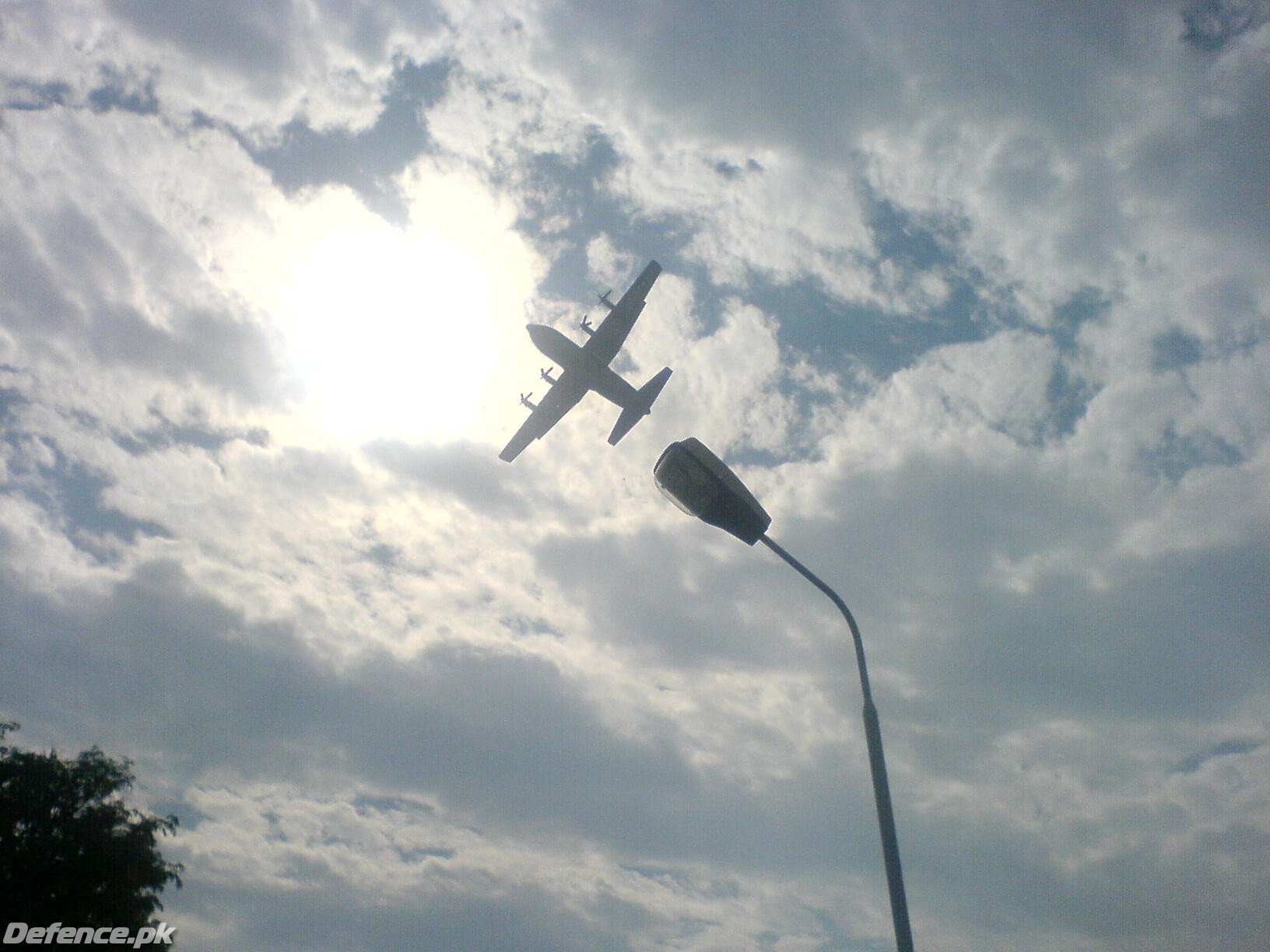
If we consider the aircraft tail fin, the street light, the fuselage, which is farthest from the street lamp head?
the aircraft tail fin

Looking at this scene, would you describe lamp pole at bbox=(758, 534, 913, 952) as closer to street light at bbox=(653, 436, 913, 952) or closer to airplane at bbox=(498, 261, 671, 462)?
street light at bbox=(653, 436, 913, 952)

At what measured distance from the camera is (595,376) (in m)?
37.2

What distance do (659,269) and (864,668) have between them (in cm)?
3439

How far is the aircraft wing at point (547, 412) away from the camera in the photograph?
38250mm

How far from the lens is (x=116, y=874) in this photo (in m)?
30.1

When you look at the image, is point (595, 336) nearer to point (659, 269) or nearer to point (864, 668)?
point (659, 269)

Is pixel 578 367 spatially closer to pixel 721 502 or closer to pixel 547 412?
pixel 547 412

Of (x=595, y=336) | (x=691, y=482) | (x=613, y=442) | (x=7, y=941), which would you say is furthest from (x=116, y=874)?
(x=691, y=482)

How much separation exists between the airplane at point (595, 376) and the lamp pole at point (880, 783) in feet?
105

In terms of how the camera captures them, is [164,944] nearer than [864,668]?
No

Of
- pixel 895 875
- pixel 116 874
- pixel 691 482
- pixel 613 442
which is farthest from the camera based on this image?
pixel 613 442

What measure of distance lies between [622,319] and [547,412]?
812 cm

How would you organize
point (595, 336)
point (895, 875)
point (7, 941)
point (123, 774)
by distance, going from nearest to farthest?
point (895, 875) → point (7, 941) → point (123, 774) → point (595, 336)

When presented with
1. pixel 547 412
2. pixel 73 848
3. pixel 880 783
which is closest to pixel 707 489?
pixel 880 783
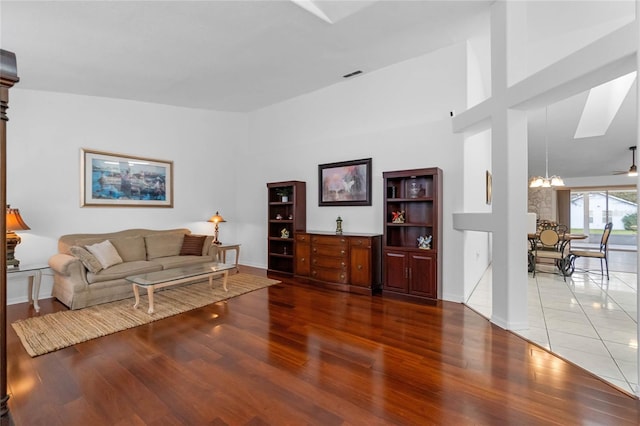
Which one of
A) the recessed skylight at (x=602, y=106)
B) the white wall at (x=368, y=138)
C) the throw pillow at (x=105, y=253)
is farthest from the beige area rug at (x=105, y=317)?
the recessed skylight at (x=602, y=106)

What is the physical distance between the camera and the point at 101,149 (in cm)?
513

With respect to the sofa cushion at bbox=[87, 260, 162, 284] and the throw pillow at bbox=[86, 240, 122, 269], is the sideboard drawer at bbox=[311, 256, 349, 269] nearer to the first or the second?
the sofa cushion at bbox=[87, 260, 162, 284]

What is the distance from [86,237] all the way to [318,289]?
3754mm

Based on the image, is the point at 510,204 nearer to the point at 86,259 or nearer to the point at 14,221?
the point at 86,259

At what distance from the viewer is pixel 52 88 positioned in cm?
453

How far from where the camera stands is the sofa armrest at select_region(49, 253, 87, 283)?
395cm

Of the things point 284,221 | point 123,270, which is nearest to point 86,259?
point 123,270

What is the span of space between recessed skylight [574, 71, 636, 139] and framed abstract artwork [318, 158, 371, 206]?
3954 millimetres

○ ○ ○ ○

Reproduce the items verbatim, starting at the line that contains "Which one of" and running through the end of the items, with both ends included.

Which one of
A) the recessed skylight at (x=602, y=106)
B) the white wall at (x=368, y=138)
C) the throw pillow at (x=105, y=253)
is farthest from the beige area rug at (x=105, y=317)?
the recessed skylight at (x=602, y=106)

What is the physical distance between the camera and the point at 101,149 (in cm)?
513

With respect to the sofa cushion at bbox=[87, 260, 162, 284] and the throw pillow at bbox=[86, 240, 122, 269], is the sideboard drawer at bbox=[311, 256, 349, 269] nearer to the first or the second?
the sofa cushion at bbox=[87, 260, 162, 284]

What is the distance from [86,237] all the way to [318,289]?
3754mm

Based on the image, is the point at 510,204 nearer to the point at 86,259 or nearer to the point at 14,221?
the point at 86,259

At what distance from the viewer is pixel 52 88 positioned in cm?
453

How far from where the camera stands is the sofa armrest at select_region(49, 253, 87, 283)?
395cm

Of the things point 284,221 | point 123,270, which is nearest to point 86,259?
point 123,270

What is the span of space between recessed skylight [574, 71, 636, 139] and framed abstract artwork [318, 158, 371, 206]?
3954 millimetres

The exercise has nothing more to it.